2. Materials and Methods

2.1. Materials

Eugenol (≥98% pure, Acros Organics, Geel, Belgium) and guaiacol (≥99% pure, Acros Organics) were distilled prior to use. Hexachlorocyclotriphosphazene was obtained from Rushim (Moscow, Russia) and purified by vacuum sublimation. Sodium metal and hydride-terminated siloxane compounds HSi(CH₃)₂OSi(CH₃)₂H (TMDS), HSi(CH₃)₂(Si(CH₃)₂O)₆Si(CH₃)₂H (Si6), and HSi(CH₃)₂(Si(CH₃)₂O)₃₀Si(CH₃)₂H (Si30) were purchased from Sigma-Aldrich Corp. (St. Louis, MO, USA) and used as received.

Karstedt catalyst Pt₂dvs₃ (toluene solution, C_Pt = 1 mg/mL), obtained from Penta-91 (Moscow, Russia), and tris(pentafluorophenyl)borane B(C₆F₅)₃, purchased from P&M-invest (Moscow, Russia), were used without any additional purification.

Solvents (dioxane, toluene) were purified according to the known methods [25] and were used as freshly distilled. The water content was controlled in ppm by a Metrohm 899 Coulometer. All reactions were carried out under an inert atmosphere of dry nitrogen using standard Schlenk techniques.

2.2. Characterization Methods

³¹P and ¹H NMR spectra were recorded by a Bruker Avance III 400 spectrometer operating at frequencies 162 and 400 MHz, respectively. The spectra were recorded in CDCl₃ and reported in parts per million (δ) relative to the residual solvent signal for ¹H (7.26 ppm) spectra, and 85% H₃PO₄ (0.0 ppm) as an external standard for ³¹P NMR spectra.

FTIR spectra were measured with the use of a Nicolet iS50 (Thermo Fisher Scientific, Waltham, MA, USA) spectrometer in ATR mode with a diamond crystal.

Differential scanning calorimetry (DSC) was performed on a Netzsch DSC 204 F1 Phoenix instrument (Netzsch, Selb, Germany) in a nitrogen atmosphere (20 mL/min) at a heating rate of 20 deg/min on samples weighing ~5–8 mg.

### [Stated goal a]
Write out the materials and methods passage, starting with "Solvents (dioxane, toluene)" and going on through "standard Schlenk techniques.".
The listing that follows is unrelated to the materials and methods passage.

### [Dataset content]
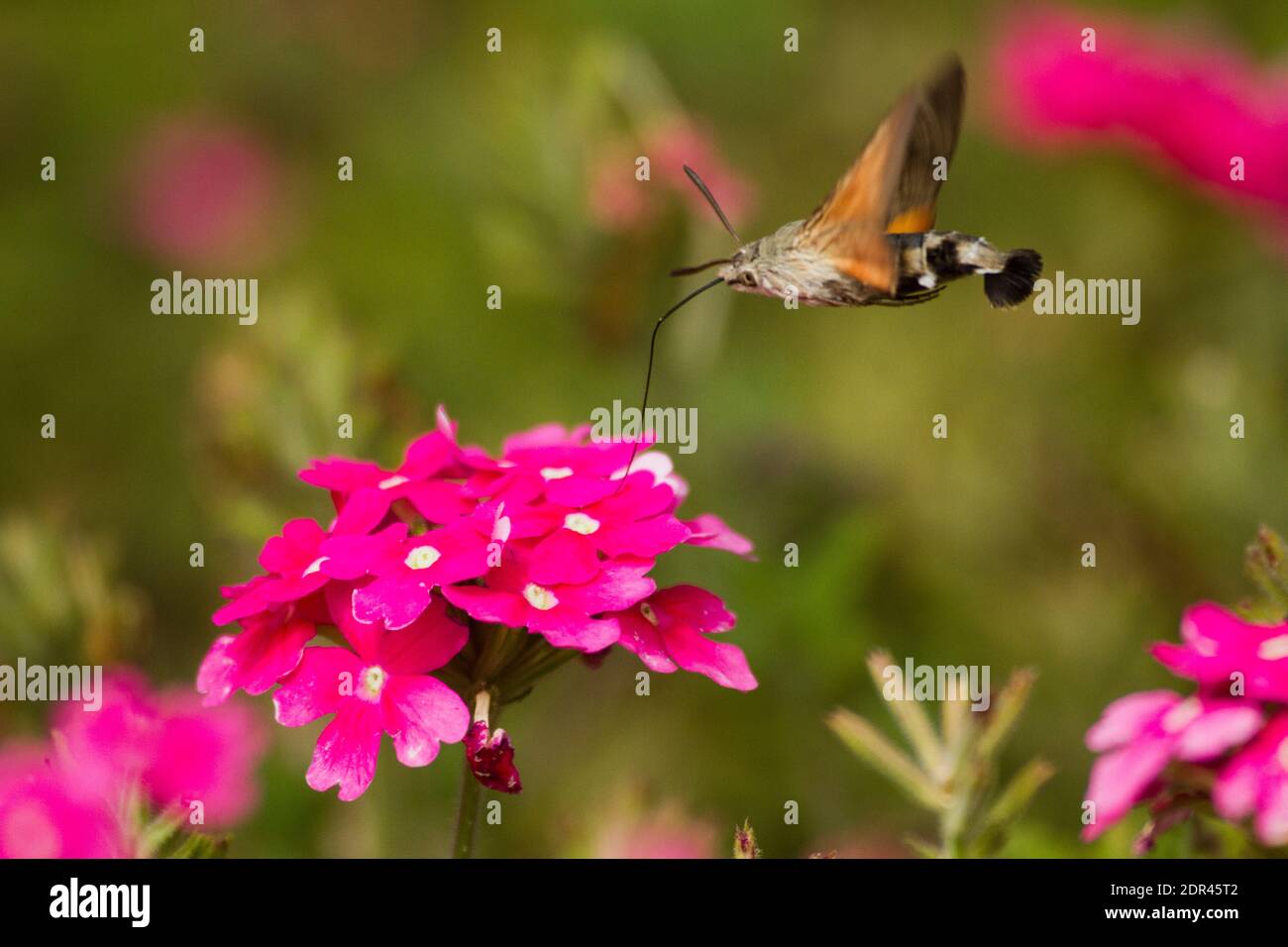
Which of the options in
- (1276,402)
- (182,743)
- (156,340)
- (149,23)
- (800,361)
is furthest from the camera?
(149,23)

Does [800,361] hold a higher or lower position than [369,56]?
lower

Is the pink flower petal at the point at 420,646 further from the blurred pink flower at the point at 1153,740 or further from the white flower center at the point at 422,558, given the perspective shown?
the blurred pink flower at the point at 1153,740

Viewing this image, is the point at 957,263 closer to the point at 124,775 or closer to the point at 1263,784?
the point at 1263,784

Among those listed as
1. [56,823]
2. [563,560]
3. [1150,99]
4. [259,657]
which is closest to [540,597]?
[563,560]

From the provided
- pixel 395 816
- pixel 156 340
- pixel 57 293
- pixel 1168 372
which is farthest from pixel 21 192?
pixel 1168 372

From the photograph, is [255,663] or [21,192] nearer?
[255,663]

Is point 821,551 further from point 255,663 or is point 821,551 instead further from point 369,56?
point 369,56

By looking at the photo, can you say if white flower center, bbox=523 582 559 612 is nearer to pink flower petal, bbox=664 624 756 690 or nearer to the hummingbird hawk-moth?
pink flower petal, bbox=664 624 756 690
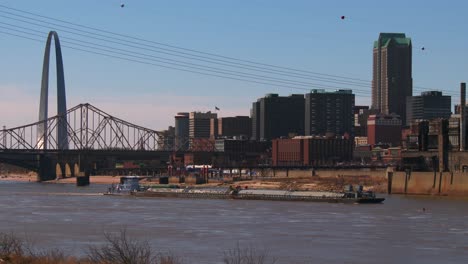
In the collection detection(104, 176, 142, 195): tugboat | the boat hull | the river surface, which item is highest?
detection(104, 176, 142, 195): tugboat

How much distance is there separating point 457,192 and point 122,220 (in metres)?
55.2

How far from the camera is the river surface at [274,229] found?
50062 millimetres

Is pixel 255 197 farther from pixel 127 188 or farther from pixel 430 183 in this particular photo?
pixel 127 188

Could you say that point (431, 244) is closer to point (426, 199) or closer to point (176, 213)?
point (176, 213)

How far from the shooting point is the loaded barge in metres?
105

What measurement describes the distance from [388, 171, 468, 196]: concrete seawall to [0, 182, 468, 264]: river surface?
67.7 feet

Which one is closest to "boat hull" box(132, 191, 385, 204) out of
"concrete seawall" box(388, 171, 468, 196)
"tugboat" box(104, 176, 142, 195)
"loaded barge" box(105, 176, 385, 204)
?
"loaded barge" box(105, 176, 385, 204)

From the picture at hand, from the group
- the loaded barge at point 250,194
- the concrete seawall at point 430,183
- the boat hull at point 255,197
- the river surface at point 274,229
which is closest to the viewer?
the river surface at point 274,229

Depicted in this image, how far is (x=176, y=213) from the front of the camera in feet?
276

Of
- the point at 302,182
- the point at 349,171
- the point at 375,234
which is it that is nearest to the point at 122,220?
the point at 375,234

### [Stated goal b]
In the listing, revise the lines starting with the line with "How much distance" and going on through the line with "50062 millimetres", changing "river surface" to "water surface" and leaving everything else the same.

### [Complete output a]
Solvents (dioxane, toluene) were purified according to the known methods [25] and were used as freshly distilled. The water content was controlled in ppm by a Metrohm 899 Coulometer. All reactions were carried out under an inert atmosphere of dry nitrogen using standard Schlenk techniques.

### [Complete output b]
How much distance is there separating point 457,192 and point 122,220 (in metres)?
55.2

How far from the camera is the water surface at [274,229] found?
50062 millimetres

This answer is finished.